● **CONSIGNE 1**
Résumez l'extrait choisi en deux phrases.
● **CONSIGNE 2**
Dressez la liste de toutes les villes citées dans l'extrait choisi.
● **CONSIGNE 3**
Reproduisez fidèlement le passage de l'extrait choisi qui va de "A Dublin, dans" jusqu'à "le petit déjeuner.".

● **EXTRAIT CHOISI**
________________________________________
A Bhopal, en Inde, une fuite de gaz toxique tue
plus de 2 500 personnes, et en atteint plus de 100 000. La
responsabilité de l'usine, américaine, semble plus
qu'engagée.
Après en avoir discuté avec certains chefs
d'État francophones à Lomé, Houphouët-Boigny demande le report du
Sommet de Bujumbura. « L'affaire du Tchad
exigerait, dit-il, pour être utilement discutée à Bujumbura, une
préparation soigneuse. Les éléments d'information sont pour le
moment épars et ne permettent sans doute pas, à ce stade, d'engager
une réflexion approfondie. Le cadre de Bujumbura, avec des chefs
d'État et de délégation venus de trop nombreux horizons, n'est pas
propice à une libre expression des amis les plus proches de la
France, qui ne pourront que se tenir sur la réserve devant un tel
auditoire. »
Les Africains francophones n'aiment pas cette
extension aux non-francophones. La conférence perd son sens à leurs
yeux. Il ne faut pas discuter du Tchad devant des
non-francophones.
A Dublin, dans la soirée, nous apprenons que la
Haute Autorité de l'Audiovisuel a décidé de mesures de suspension à
l'encontre de certaines radios privées, dont une contre NRJ. Tout
est prêt pour saisir le matériel dans la nuit. Le Président pense
qu'il vaut mieux régler la question par la négociation. J'appelle
Georges Fillioud pour faire annuler l'opération. Georges en est
furieux. Mais, comme toujours, il en prendra publiquement la
responsabilité. Il faudra décidément faire quelque chose pour la
musique. Peut-être une chaîne musicale à la télévision, la
cinquième ?...
Mardi 4 décembre 1984
Comme lors de chaque Sommet européen, François
Mitterrand et Helmut Kohl prennent ensemble le petit déjeuner.
Germe l'idée de confédération européenne.
Kohl défend âprement les privilèges du vin de
Moselle dont on a parlé hier à propos de la distillation. On passe
ensuite à la préparation du prochain Sommet des Sept à Bonn, qui
inquiète beaucoup le Chancelier :
Helmut Kohl: Le 8 mai
1985 sera une journée déprimante pour
les Allemands. C'est l'heure zéro de notre histoire, la fin de la
barbarie hitlérienne. Il y aura un
discours dans les églises et de grands défilés en Europe de l'Est. J'espère qu'il n'y
aura pas de défilé conjoint des Alliés à Berlin ?
________________________________________
● **ITEMS PRÉSENTÉS**
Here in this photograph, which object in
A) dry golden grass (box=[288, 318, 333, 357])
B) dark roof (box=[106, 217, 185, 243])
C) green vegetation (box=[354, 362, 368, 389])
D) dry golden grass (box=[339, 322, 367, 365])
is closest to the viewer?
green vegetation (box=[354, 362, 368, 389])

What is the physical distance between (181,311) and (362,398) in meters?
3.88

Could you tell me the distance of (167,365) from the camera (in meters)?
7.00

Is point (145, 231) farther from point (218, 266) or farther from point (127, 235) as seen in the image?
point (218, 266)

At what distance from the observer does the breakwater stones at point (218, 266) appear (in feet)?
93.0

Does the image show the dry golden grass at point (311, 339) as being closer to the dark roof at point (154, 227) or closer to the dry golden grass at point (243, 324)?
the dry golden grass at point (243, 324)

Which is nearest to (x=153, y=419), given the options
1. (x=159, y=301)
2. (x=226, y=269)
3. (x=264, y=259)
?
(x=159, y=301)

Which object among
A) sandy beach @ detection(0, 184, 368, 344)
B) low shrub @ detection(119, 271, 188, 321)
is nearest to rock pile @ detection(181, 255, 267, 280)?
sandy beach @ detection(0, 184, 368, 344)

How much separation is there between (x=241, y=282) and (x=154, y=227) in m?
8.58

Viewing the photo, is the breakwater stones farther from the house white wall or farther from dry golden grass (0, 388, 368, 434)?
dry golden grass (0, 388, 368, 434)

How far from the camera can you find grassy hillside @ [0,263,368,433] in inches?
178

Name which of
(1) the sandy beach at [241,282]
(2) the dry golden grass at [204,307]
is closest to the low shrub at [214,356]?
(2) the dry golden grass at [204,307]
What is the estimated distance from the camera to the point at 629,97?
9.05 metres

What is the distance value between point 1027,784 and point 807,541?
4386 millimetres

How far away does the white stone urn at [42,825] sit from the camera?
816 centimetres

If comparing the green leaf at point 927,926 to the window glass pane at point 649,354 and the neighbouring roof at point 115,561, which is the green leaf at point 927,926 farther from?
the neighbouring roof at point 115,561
________________________________________
● **CORRIGÉ 1**
À Bhopal, une fuite de gaz toxique tue plus de 2 500 personnes, tandis qu'Houphouët-Boigny demande le report du Sommet de Bujumbura, estimant que l'affaire du Tchad exige une préparation soigneuse. À Dublin, le Président préfère régler par la négociation les suspensions de radios privées décidées par la Haute Autorité de l'Audiovisuel, puis, le 4 décembre 1984, Helmut Kohl confie à François Mitterrand son inquiétude au sujet du prochain Sommet des Sept à Bonn.

● **CORRIGÉ 2**
Bhopal, Lomé, Bujumbura, Dublin, Bonn, Berlin

● **CORRIGÉ 3**
A Dublin, dans la soirée, nous apprenons que la
Haute Autorité de l'Audiovisuel a décidé de mesures de suspension à
l'encontre de certaines radios privées, dont une contre NRJ. Tout
est prêt pour saisir le matériel dans la nuit. Le Président pense
qu'il vaut mieux régler la question par la négociation. J'appelle
Georges Fillioud pour faire annuler l'opération. Georges en est
furieux. Mais, comme toujours, il en prendra publiquement la
responsabilité. Il faudra décidément faire quelque chose pour la
musique. Peut-être une chaîne musicale à la télévision, la
cinquième ?...
Mardi 4 décembre 1984
Comme lors de chaque Sommet européen, François
Mitterrand et Helmut Kohl prennent ensemble le petit déjeuner.